++++ Entries shown ++++

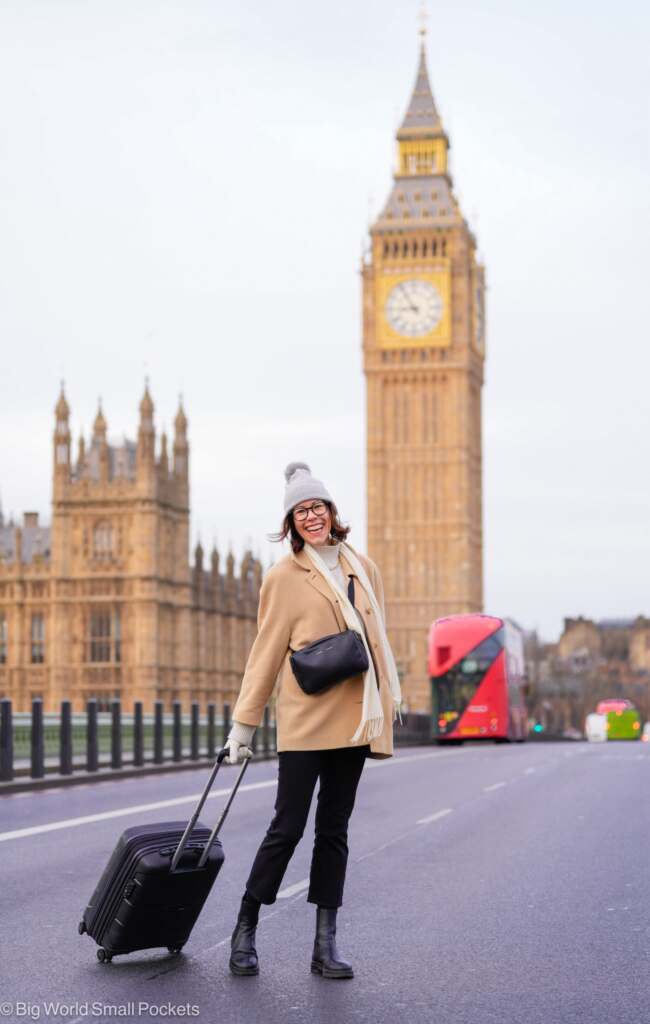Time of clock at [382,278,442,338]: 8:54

++++
++++ Entries shown ++++

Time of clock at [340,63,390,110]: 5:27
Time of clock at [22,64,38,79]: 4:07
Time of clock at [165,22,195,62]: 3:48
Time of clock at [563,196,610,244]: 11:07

++++

## Requirements
Arrange the entries from the line containing "Time of clock at [22,64,38,79]: 4:07" through the line containing "Time of clock at [563,196,610,244]: 11:07", both included, as a numbered list with blank lines omitted. List only those lines.

## Written reply
1. Time of clock at [22,64,38,79]: 4:07
2. Time of clock at [165,22,195,62]: 3:48
3. Time of clock at [563,196,610,244]: 11:07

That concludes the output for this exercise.